+++ LISTED ENTRIES +++

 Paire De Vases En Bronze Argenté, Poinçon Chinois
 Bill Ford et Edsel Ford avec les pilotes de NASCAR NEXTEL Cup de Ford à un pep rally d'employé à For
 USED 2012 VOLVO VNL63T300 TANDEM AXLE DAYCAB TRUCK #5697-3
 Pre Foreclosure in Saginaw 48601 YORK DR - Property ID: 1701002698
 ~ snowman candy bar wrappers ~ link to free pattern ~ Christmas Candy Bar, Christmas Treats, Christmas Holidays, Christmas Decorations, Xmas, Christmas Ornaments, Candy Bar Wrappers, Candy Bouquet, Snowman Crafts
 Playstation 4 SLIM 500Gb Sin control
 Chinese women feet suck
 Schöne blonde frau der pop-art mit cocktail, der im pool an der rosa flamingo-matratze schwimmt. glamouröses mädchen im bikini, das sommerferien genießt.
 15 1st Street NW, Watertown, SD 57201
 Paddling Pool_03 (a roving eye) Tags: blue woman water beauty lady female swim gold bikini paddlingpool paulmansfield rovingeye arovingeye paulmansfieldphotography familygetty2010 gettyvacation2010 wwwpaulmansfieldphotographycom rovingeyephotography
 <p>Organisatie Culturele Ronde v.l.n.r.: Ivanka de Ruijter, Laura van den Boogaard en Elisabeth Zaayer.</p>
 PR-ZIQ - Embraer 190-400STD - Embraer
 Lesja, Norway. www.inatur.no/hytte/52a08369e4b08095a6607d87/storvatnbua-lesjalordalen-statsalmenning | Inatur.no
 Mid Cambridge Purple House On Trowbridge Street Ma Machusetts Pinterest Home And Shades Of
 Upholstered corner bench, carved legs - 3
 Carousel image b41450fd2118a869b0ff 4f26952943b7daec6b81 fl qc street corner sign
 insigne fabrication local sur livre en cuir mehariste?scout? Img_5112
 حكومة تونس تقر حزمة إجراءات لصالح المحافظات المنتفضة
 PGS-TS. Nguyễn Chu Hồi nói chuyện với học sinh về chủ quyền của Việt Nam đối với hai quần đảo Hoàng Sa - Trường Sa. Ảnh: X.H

+++

#### WHAT IS REQUIRED:
Restate every line of the data above exactly as it was written.

#### WRITTEN REPLY:
 Paire De Vases En Bronze Argenté, Poinçon Chinois
 Bill Ford et Edsel Ford avec les pilotes de NASCAR NEXTEL Cup de Ford à un pep rally d'employé à For
 USED 2012 VOLVO VNL63T300 TANDEM AXLE DAYCAB TRUCK #5697-3
 Pre Foreclosure in Saginaw 48601 YORK DR - Property ID: 1701002698
 ~ snowman candy bar wrappers ~ link to free pattern ~ Christmas Candy Bar, Christmas Treats, Christmas Holidays, Christmas Decorations, Xmas, Christmas Ornaments, Candy Bar Wrappers, Candy Bouquet, Snowman Crafts
 Playstation 4 SLIM 500Gb Sin control
 Chinese women feet suck
 Schöne blonde frau der pop-art mit cocktail, der im pool an der rosa flamingo-matratze schwimmt. glamouröses mädchen im bikini, das sommerferien genießt.
 15 1st Street NW, Watertown, SD 57201
 Paddling Pool_03 (a roving eye) Tags: blue woman water beauty lady female swim gold bikini paddlingpool paulmansfield rovingeye arovingeye paulmansfieldphotography familygetty2010 gettyvacation2010 wwwpaulmansfieldphotographycom rovingeyephotography
 <p>Organisatie Culturele Ronde v.l.n.r.: Ivanka de Ruijter, Laura van den Boogaard en Elisabeth Zaayer.</p>
 PR-ZIQ - Embraer 190-400STD - Embraer
 Lesja, Norway. www.inatur.no/hytte/52a08369e4b08095a6607d87/storvatnbua-lesjalordalen-statsalmenning | Inatur.no
 Mid Cambridge Purple House On Trowbridge Street Ma Machusetts Pinterest Home And Shades Of
 Upholstered corner bench, carved legs - 3
 Carousel image b41450fd2118a869b0ff 4f26952943b7daec6b81 fl qc street corner sign
 insigne fabrication local sur livre en cuir mehariste?scout? Img_5112
 حكومة تونس تقر حزمة إجراءات لصالح المحافظات المنتفضة
 PGS-TS. Nguyễn Chu Hồi nói chuyện với học sinh về chủ quyền của Việt Nam đối với hai quần đảo Hoàng Sa - Trường Sa. Ảnh: X.H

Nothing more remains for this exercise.